Über die Metalltischplatte schob White ihm eine Akte zu. »Das sind die Daten. Der Diensthabende hat die ersten Informationen notiert. Besprechen Sie sich mit Ihrem Abteilungschef, ehe Sie abschwirren. Es ist zwar ein Ermittlungsplan formuliert worden, aber angesichts der örtlichen Verhältnisse neige ich dazu, Ihnen freie Hand zu lassen.«
Puller nahm den Schnellhefter an sich, ohne den Blick von White zu wenden. »Können Sie mir eine kurze Zusammenfassung geben, Sir?«
»Der Tote ist ein gewisser Oberst Matthew Reynolds vom Militärischen Geheimdienst. Stationierungsort Pentagon. Seine Heimatanschrift befindet sich in Fairfax City, Virginia.«
»Welche Verbindung besteht nach West Virginia?«
»Bis jetzt unbekannt. Aber er ist eindeutig identifiziert worden, also wissen wir, dass er es ist.«
»Welche Pflichten versah er bei der DIA ? Könnte irgendetwas davon die Ermordung erklären?«
»Die DIA bleibt über ihre Mitarbeiter und deren Pflichten notorisch schweigsam. Allerdings konnten wir in Erfahrung bringen, dass Reynolds seinen Ruhestand vorbereitete und die Absicht hatte, in die Privatwirtschaft zu wechseln. Falls Sie für Ermittlungszwecke Näheres wissen müssen, verhelfen wir Ihnen zu zusätzlichen Informationen.«
Falls?, dachte Puller. »Was für dienstliche Aufgaben versah er bei der DIA ?«
»Er hat seine Meldungen direkt bei der Stellvertretung des J2-Chefs erstattet.«
»J2 ist eine Zwei-Sterne-Dienststelle, nicht wahr?
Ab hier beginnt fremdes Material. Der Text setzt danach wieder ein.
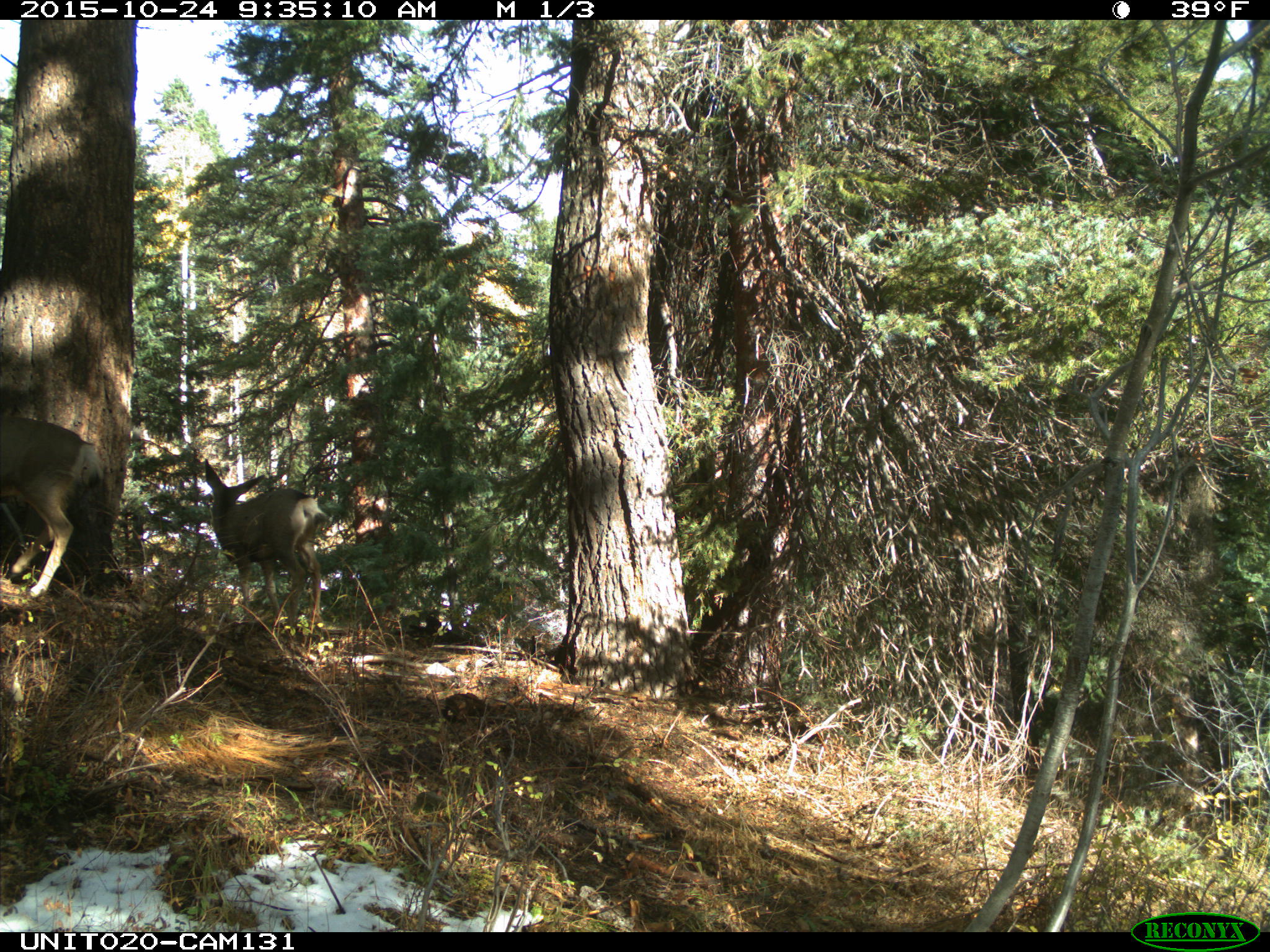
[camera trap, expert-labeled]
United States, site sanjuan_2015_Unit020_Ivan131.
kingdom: Animalia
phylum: Chordata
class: Mammalia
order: Artiodactyla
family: Cervidae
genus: Odocoileus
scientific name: Odocoileus hemionus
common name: mule deer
Dort reicht man die täglichen nachrichtendienstlichen Erkenntnisse dem Vorsitzenden der Vereinigten Stabschefs ein, stimmt’s?«
»Genau richtig.«
»Warum hat sich nicht die DIA auf den Fall gestürzt, wenn so ein Mann ermordet wird? Sie hat doch selber Außenermittler.«
»Ich kann Ihnen nur sagen, dass die Bearbeitung der Angelegenheit uns zugefallen ist. Das heißt, Ihnen.«
»Und sobald wir den Täter erwischen, kreuzt die DIA auf – oder, was wahrscheinlicher ist, das FBI – und tritt mit ihm vor die Medien?«
»Keine Ahnung.«
»Vermutlich will die DIA diese Geschichte aussitzen.«
»Noch einmal: Ich kann Ihnen nur sagen, was ich weiß.«
»Also gut. Wissen wir, wohin der Oberst nach dem Ausscheiden aus dem Dienst gehen wollte?«
White schüttelte den Kopf. »Wir wissen es noch nicht. Sie können sich unmittelbar bei Reynolds’ Vorgesetzter bei der DIA nach Einzelheiten erkundigen. Es handelt sich um General Julie Carson.«
Puller beschloss, seine Gedanken auszusprechen. »Ich habe den Eindruck, ich brauche mich nicht in die Akte einzulesen, um die Ermittlungen aufzunehmen, Sir.«
»Abwarten. Wir werden sehen.«
Diese Antwort ergab wenig Sinn. Puller fiel auf, dass White wegschaute, als er sie äußerte.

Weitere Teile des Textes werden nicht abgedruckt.